The FCC is expected to vote on revisions to the Lifeline program sometime very soon. Updating Lifeline is just one piece of making broadband more affordable for people in historically underserved and overcharged communities, but it would be a big step in the right direction.
Unlock the box
More and more consumers are ditching pay-TV subscriptions in favor of video options they can find on the internet — posing a threat to the streams of money cable providers like Comcast have relied on for years.
Set-top box rentals have been a big part of that revenue stream.
Ninety-nine percent of pay-TV subscribers still access their content through set-top boxes rented from their cable companies. An investigation by Democratic Sens. Ed Markey and Richard Blumenthal revealed that in 2015 the cable industry generated $20 billion in revenues from these rentals. Cable subscribers pay an average of $231 a year to lease these boxes from their cable providers.
Now the FCC is considering a proposal that would allow people to choose the devices they use to watch programming and open up the set-top box market for innovation.

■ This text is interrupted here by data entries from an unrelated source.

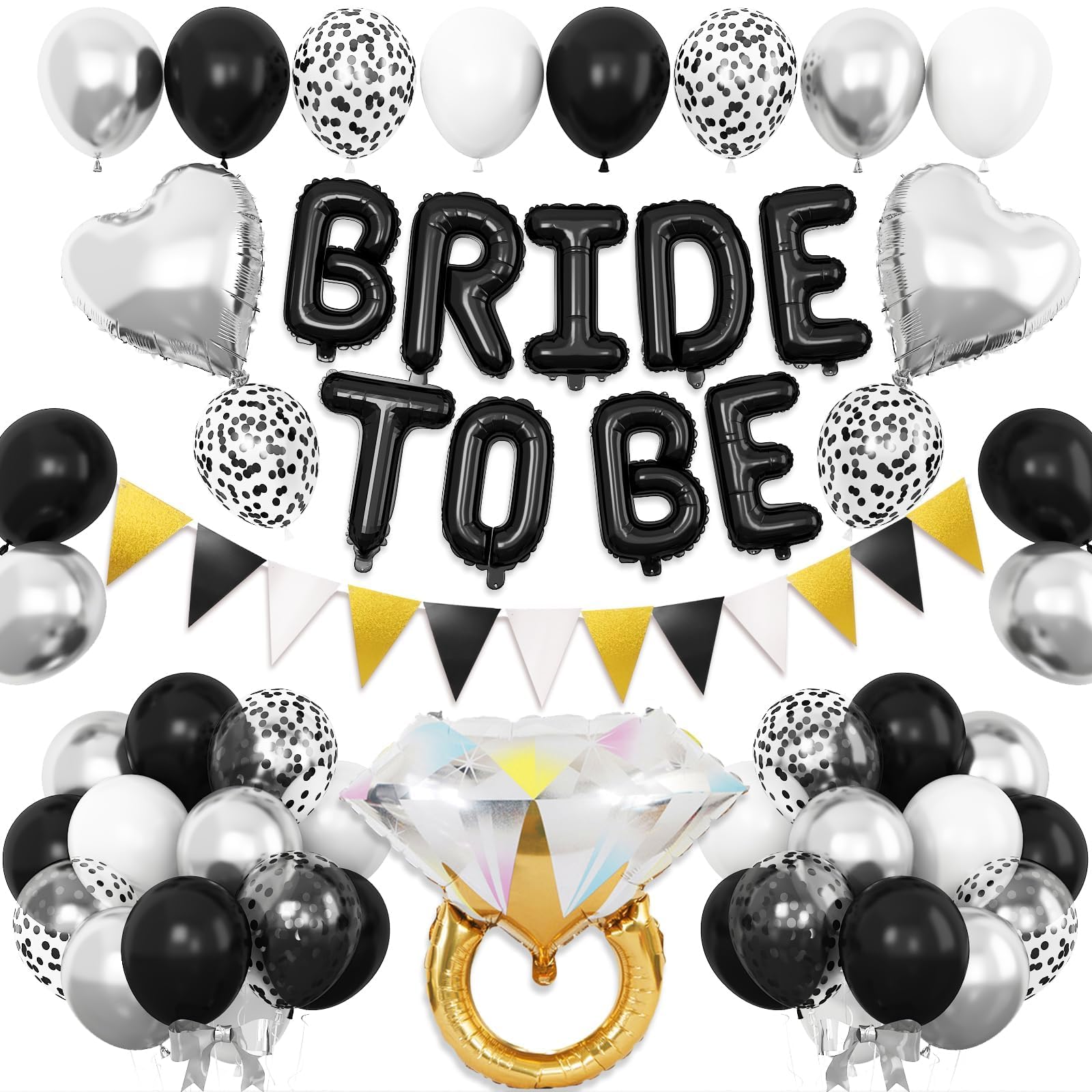 Black and Silver Bachelorette Party Decorations - Bride to Be Bridal Shower With Heart and Diamond Ring Balloons for Engagement Wedding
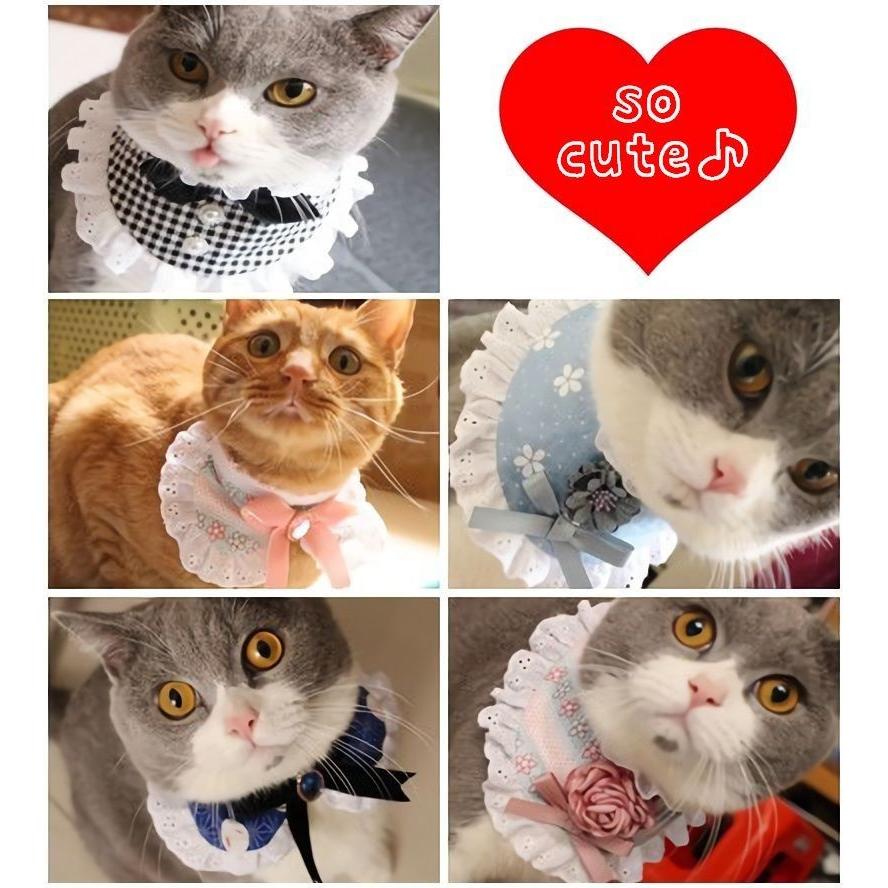 ペット用 猫用 犬用 付け襟 首輪 つけ襟 マジックテープ カラー 可愛い かわいい レース フリル リボン 花 バラ 花柄 チェック柄 ドット柄 水 プラスナオ Paypayモール店 通販 Paypayモール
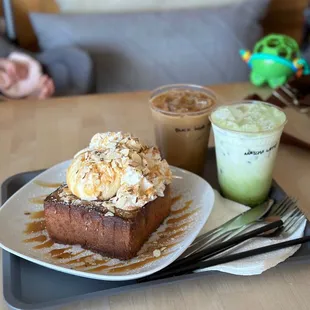 Caramel Almond Honey Toast, Black Sugar Latte w/ oat milk, &amp; Matcha latte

While this is an exciting development for companies that sell video programming and video devices, it has even more potential to level the playing field for independent programmers, who struggle to find their audiences when shut out of traditional cable lineups. This move could dramatically increase the amount of programming made by — and for — people of color.
After a win as monumental as last year’s Net Neutrality decision it can be tempting to declare victory, pack up and walk away. But the FCC’s vote opened the door to even greater open-internet protections. Instead of wasting time attacking the Net Neutrality rules, Congress needs to get out of the way and let the FCC to do its job.
And there’s a lot of good it can do.